# Items

————————

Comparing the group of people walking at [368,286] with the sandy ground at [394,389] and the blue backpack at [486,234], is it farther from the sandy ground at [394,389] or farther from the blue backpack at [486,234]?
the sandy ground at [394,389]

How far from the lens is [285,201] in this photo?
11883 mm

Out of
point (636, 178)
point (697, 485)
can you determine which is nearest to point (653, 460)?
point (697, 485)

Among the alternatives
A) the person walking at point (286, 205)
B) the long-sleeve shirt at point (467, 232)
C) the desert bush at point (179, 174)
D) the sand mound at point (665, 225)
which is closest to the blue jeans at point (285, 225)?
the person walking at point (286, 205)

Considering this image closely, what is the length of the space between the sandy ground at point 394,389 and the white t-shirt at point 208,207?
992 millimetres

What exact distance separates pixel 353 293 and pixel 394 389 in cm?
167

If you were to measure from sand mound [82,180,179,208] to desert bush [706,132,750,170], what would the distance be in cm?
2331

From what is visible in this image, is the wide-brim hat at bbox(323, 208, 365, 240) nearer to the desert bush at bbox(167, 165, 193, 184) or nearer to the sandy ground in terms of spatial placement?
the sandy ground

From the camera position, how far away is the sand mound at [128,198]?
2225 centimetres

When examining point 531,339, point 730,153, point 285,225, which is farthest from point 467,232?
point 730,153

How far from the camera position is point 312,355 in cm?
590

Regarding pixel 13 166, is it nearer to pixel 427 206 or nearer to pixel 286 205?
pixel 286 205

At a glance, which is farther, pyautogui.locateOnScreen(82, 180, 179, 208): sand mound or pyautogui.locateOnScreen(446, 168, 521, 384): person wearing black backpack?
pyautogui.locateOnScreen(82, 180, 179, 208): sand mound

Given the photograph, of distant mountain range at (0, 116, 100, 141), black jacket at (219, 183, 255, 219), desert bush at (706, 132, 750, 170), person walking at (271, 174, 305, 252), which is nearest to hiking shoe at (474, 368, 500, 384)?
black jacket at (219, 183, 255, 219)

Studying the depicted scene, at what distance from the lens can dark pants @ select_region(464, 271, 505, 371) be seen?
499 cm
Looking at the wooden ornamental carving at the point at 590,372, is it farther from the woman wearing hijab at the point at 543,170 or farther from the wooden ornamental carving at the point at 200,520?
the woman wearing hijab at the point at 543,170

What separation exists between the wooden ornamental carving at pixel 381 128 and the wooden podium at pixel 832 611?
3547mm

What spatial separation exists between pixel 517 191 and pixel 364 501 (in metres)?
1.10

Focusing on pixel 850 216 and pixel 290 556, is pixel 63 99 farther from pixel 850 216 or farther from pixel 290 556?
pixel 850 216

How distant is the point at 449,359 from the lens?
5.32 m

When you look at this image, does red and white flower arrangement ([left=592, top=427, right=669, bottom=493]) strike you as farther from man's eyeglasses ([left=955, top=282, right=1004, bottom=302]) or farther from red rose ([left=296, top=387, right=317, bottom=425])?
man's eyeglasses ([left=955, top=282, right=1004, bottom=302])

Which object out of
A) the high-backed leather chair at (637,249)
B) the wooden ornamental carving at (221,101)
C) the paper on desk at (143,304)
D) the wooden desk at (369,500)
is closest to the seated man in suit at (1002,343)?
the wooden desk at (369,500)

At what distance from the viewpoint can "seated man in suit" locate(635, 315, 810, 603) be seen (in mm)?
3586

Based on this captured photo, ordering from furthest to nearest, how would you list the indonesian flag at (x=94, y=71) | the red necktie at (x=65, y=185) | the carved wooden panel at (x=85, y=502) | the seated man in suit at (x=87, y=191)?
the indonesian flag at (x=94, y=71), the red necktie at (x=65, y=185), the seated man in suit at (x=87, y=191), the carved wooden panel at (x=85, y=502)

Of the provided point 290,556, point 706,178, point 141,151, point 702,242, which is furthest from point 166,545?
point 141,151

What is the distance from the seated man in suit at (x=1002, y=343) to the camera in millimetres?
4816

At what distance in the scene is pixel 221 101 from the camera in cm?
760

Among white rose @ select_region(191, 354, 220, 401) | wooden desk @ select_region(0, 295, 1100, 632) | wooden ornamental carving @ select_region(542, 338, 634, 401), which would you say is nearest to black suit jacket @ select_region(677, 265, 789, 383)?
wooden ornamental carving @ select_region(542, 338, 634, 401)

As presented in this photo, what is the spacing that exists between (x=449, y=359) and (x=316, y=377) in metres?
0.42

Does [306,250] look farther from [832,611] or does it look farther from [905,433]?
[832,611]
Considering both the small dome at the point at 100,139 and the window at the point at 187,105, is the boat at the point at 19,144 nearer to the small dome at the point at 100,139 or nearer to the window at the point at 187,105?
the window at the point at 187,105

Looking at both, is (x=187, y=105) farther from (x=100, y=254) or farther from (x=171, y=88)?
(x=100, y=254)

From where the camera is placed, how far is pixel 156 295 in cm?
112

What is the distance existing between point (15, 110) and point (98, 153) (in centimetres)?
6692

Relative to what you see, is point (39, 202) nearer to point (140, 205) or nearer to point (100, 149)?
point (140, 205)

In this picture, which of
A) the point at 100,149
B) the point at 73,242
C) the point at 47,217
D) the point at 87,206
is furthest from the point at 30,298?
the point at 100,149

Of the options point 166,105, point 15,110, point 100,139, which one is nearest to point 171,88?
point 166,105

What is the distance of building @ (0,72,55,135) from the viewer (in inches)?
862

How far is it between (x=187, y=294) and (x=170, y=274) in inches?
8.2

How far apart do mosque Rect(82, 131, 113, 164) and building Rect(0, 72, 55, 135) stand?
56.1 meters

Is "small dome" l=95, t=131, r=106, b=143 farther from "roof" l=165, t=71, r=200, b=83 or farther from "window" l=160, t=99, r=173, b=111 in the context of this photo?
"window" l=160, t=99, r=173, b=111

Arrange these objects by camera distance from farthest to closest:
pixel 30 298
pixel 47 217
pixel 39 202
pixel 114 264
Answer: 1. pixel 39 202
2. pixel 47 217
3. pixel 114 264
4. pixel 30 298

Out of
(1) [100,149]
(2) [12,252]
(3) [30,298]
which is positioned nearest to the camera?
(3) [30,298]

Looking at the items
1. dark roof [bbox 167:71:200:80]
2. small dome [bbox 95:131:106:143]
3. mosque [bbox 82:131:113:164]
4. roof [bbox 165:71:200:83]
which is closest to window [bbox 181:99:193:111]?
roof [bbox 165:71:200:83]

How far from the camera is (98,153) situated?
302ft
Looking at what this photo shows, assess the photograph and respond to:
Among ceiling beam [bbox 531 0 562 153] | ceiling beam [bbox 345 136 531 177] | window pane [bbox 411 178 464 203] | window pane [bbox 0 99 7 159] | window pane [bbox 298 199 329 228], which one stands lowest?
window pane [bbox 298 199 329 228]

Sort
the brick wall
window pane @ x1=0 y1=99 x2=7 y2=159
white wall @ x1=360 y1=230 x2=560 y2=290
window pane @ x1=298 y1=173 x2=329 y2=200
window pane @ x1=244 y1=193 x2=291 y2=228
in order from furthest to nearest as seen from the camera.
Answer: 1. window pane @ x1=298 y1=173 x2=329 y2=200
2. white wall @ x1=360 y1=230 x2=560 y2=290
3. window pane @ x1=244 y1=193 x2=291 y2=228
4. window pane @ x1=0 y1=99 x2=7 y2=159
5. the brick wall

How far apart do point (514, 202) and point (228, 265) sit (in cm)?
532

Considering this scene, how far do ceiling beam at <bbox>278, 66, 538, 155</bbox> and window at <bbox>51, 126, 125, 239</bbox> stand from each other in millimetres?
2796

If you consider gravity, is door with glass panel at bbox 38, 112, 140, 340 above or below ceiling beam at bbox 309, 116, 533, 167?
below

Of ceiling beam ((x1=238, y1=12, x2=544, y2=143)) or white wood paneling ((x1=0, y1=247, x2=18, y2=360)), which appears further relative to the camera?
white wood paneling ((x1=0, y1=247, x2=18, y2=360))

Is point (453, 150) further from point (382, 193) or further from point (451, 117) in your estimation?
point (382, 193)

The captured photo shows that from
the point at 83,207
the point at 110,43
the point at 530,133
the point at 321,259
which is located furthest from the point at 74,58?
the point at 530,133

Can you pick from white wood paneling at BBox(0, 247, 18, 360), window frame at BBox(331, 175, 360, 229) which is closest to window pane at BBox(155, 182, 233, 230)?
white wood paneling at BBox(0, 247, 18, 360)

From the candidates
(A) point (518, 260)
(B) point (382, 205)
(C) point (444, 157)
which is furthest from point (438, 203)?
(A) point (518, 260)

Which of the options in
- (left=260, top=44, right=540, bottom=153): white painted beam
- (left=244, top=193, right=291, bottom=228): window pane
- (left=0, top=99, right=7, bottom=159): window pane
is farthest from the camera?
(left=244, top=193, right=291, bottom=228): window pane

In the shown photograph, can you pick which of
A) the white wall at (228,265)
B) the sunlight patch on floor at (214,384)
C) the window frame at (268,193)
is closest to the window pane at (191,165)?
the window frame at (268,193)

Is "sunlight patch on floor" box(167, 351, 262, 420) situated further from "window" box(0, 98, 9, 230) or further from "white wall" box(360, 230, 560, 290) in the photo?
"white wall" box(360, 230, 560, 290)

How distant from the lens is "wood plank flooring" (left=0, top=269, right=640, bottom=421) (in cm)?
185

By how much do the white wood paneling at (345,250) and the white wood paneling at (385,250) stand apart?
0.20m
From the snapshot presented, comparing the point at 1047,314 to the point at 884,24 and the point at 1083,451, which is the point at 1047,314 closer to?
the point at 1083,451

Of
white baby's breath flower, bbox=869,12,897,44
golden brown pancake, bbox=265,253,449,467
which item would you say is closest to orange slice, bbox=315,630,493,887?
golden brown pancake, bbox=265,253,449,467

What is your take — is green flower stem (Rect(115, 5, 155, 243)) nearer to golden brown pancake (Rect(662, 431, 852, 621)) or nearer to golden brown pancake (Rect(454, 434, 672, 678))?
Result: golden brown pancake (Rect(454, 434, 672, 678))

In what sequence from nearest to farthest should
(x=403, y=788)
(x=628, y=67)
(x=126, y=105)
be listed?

————————

# Brief
Recast the lines of the listing above, starting at the line that contains "At what distance in" and ending at the line that contains "56.1 meters", as a JSON list of strings with one string per line. Omit blank lines.

# Exercise solution
[
  "At what distance in the scene is pixel 221 101 from the camera in cm?",
  "760",
  "Among white rose @ select_region(191, 354, 220, 401) | wooden desk @ select_region(0, 295, 1100, 632) | wooden ornamental carving @ select_region(542, 338, 634, 401), which would you say is nearest to black suit jacket @ select_region(677, 265, 789, 383)?",
  "wooden ornamental carving @ select_region(542, 338, 634, 401)",
  "As presented in this photo, what is the spacing that exists between (x=449, y=359) and (x=316, y=377) in metres?",
  "0.42",
  "Does [306,250] look farther from [832,611] or does it look farther from [905,433]?",
  "[832,611]",
  "Considering both the small dome at the point at 100,139 and the window at the point at 187,105, is the boat at the point at 19,144 nearer to the small dome at the point at 100,139 or nearer to the window at the point at 187,105?",
  "the window at the point at 187,105",
  "Looking at both, is (x=187, y=105) farther from (x=100, y=254) or farther from (x=171, y=88)?",
  "(x=100, y=254)",
  "From where the camera is placed, how far is pixel 156 295 in cm?",
  "112",
  "What is the distance existing between point (15, 110) and point (98, 153) (in centimetres)?",
  "6692",
  "Relative to what you see, is point (39, 202) nearer to point (140, 205) or nearer to point (100, 149)?",
  "point (140, 205)",
  "In this picture, which of",
  "A) the point at 100,149",
  "B) the point at 73,242",
  "C) the point at 47,217",
  "D) the point at 87,206",
  "is furthest from the point at 30,298?",
  "the point at 100,149",
  "Of the options point 166,105, point 15,110, point 100,139, which one is nearest to point 171,88?",
  "point 166,105",
  "What is the distance of building @ (0,72,55,135) from the viewer (in inches)?",
  "862",
  "How far is it between (x=187, y=294) and (x=170, y=274) in inches?",
  "8.2",
  "How far apart do mosque Rect(82, 131, 113, 164) and building Rect(0, 72, 55, 135) stand?",
  "56.1 meters"
]